4.目撃者の観察の信憑性
その人物の誠実さという意味での信頼性とは別に,検出器官としての能力の信頼性の問題が存在する.視覚による識別や時間,距離,角度の推測等が曖昧になる精神的身体的要素に注目する必要がある.一般の人がUFOだと判断した事例の疑わしい部分を排除する際に,こうした要素が大きく関わってくる.
特に重視されている,低速移動する,あるいは静止する大型の物体を近距離で目撃した事例で,一瞬ではなくかなりの時間目撃されたものについてもこうした知覚の問題は無視できるものではないが,その影響は弱くなる.
直接事件を調査したこともない懐疑主義者がよく持ち出すのは,ある事件にたまたま遭遇した目撃者たちの証言が,はなはだしく食い違っている,という話である.確かに,目撃者が複数の事例では,証言に食い違いが見られる.特に飛行方向,時間,大きさなどに関して食い違う場合が多い.
しかし,この種の批判に対しては次のような反論が可能であろう.
街角で車が衝突するのを目撃した人たちがいた場合,彼らは法廷でサイがベビーカーに激突したとか,飛行機が近くのビルにぶつかった瞬間爆発したなどと説明したりしない.よく考えてみればわかるが,目撃者の証言の不一致は,ある範囲に収まるのである.

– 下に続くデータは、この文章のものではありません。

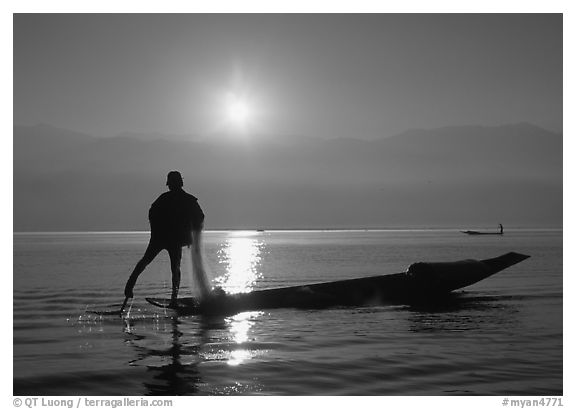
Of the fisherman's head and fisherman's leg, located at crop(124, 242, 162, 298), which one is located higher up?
the fisherman's head

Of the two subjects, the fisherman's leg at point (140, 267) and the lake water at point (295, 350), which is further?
the fisherman's leg at point (140, 267)

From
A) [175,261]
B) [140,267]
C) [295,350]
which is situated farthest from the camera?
[175,261]

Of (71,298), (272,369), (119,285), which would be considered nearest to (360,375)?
(272,369)

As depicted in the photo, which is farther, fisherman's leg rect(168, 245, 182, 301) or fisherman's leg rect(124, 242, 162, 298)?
fisherman's leg rect(168, 245, 182, 301)

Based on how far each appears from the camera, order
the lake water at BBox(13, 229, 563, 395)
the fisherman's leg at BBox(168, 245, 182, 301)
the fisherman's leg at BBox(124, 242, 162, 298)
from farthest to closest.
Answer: the fisherman's leg at BBox(168, 245, 182, 301) → the fisherman's leg at BBox(124, 242, 162, 298) → the lake water at BBox(13, 229, 563, 395)

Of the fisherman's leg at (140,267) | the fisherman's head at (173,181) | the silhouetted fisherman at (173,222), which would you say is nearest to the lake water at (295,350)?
the fisherman's leg at (140,267)

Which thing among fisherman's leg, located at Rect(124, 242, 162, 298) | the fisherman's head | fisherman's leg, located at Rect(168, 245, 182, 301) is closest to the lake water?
fisherman's leg, located at Rect(124, 242, 162, 298)

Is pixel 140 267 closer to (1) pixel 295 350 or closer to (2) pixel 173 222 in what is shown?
(2) pixel 173 222

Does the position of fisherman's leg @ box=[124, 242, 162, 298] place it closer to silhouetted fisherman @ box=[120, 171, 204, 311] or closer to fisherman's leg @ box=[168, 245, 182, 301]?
silhouetted fisherman @ box=[120, 171, 204, 311]

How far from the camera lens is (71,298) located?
63.9ft

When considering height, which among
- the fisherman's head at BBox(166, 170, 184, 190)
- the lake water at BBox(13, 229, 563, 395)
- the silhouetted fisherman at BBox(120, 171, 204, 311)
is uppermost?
the fisherman's head at BBox(166, 170, 184, 190)

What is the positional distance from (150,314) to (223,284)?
11.8 metres

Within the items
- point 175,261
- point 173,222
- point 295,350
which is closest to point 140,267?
point 175,261

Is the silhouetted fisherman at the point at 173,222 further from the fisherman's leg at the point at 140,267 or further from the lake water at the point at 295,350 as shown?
the lake water at the point at 295,350
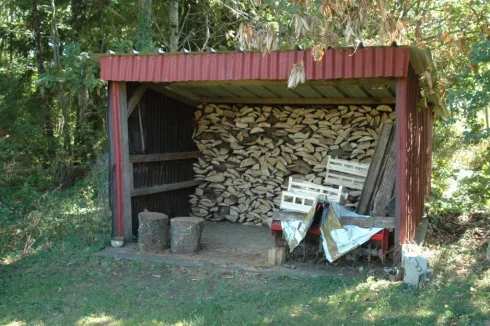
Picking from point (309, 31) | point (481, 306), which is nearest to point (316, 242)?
point (481, 306)

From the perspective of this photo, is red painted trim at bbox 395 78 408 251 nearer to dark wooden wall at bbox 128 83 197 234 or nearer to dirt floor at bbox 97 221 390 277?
dirt floor at bbox 97 221 390 277

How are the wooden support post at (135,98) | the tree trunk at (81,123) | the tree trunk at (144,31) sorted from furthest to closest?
1. the tree trunk at (81,123)
2. the tree trunk at (144,31)
3. the wooden support post at (135,98)

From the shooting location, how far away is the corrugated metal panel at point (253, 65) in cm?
580

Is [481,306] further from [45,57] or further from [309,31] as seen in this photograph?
[45,57]

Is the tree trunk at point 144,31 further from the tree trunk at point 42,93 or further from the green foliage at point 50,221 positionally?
the tree trunk at point 42,93

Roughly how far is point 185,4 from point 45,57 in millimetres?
3545

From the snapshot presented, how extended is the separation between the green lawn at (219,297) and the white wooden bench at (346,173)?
88.5 inches

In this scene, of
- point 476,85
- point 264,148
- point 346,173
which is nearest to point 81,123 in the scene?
point 264,148

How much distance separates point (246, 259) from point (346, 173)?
101 inches

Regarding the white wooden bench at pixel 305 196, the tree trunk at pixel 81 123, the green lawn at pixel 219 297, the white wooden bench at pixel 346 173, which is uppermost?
the tree trunk at pixel 81 123

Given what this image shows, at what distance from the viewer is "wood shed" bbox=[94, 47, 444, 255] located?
6.02 m

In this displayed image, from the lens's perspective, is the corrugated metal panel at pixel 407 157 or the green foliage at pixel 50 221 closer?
the corrugated metal panel at pixel 407 157

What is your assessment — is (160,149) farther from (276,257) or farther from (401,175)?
(401,175)

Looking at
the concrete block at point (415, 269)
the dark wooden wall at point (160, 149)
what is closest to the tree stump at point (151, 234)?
the dark wooden wall at point (160, 149)
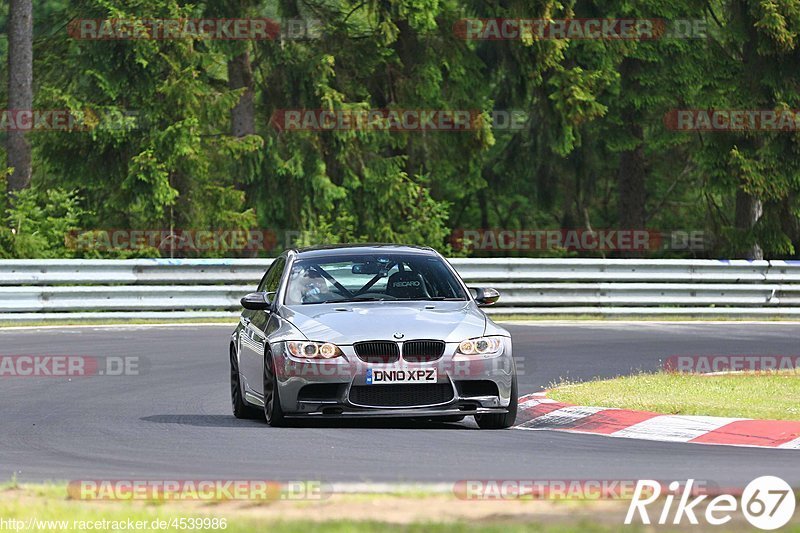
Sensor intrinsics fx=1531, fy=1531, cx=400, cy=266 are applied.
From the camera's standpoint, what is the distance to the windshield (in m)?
13.1

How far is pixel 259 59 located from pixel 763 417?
76.0 feet

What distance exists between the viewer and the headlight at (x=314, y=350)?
1185 centimetres

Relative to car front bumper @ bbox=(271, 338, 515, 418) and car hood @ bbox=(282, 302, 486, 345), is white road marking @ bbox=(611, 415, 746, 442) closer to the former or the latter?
car front bumper @ bbox=(271, 338, 515, 418)

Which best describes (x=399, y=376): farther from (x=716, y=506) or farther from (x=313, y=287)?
(x=716, y=506)

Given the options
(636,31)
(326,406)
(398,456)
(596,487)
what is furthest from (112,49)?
(596,487)

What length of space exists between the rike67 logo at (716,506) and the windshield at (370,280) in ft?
16.9

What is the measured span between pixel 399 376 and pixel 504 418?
1047 millimetres

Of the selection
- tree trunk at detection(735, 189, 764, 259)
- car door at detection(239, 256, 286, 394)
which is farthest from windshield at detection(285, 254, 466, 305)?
tree trunk at detection(735, 189, 764, 259)

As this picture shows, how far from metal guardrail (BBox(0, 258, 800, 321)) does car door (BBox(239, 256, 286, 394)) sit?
11.0 metres

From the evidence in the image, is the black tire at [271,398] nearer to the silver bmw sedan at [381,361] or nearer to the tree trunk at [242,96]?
the silver bmw sedan at [381,361]

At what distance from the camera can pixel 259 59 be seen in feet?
111

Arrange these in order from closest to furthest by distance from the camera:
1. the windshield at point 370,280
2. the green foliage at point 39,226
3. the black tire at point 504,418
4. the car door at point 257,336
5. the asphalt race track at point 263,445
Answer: the asphalt race track at point 263,445, the black tire at point 504,418, the car door at point 257,336, the windshield at point 370,280, the green foliage at point 39,226

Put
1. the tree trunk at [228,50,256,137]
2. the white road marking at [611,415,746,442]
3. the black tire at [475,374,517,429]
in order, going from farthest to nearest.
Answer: the tree trunk at [228,50,256,137]
the black tire at [475,374,517,429]
the white road marking at [611,415,746,442]

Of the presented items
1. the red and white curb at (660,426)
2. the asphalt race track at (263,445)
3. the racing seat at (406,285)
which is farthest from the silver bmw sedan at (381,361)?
the red and white curb at (660,426)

既知のどんな航空機にも似つかないドーム型の円盤から数百フィートのところにいたが,その物体は音もなく離陸して,5秒で視界から消えた,と複数の目撃者が全員証言しているとすれば,距離,形状,あまり重要ではない特徴,音,時間についての描写にばらつきが出てくるのは避けられない.そのばらつきを取り上げて目撃の本質的な部分を無視してよいはずはないのである.
私は科学者,特に心理学者と話したとき,彼らは人間という性能の低い観測装置に,無理なことを要求していたので,あきれてしまった.
目撃者の知覚能力の限界についてバランスのとれた判断は,確かに必要である.目撃者の話が一致しない部分については,懐疑的な立場をとるべきであろう.
数値的なデータを含まない目撃事例は理想的ではないのは確かであるが,不十分な情報を頼りに調査しなければならない場合がもちろんあるのだ.UFOの研究に着手するには,そのようなデータを綿密に調べることが必要となる.そして,さらに良質のデータを入手することが求められる.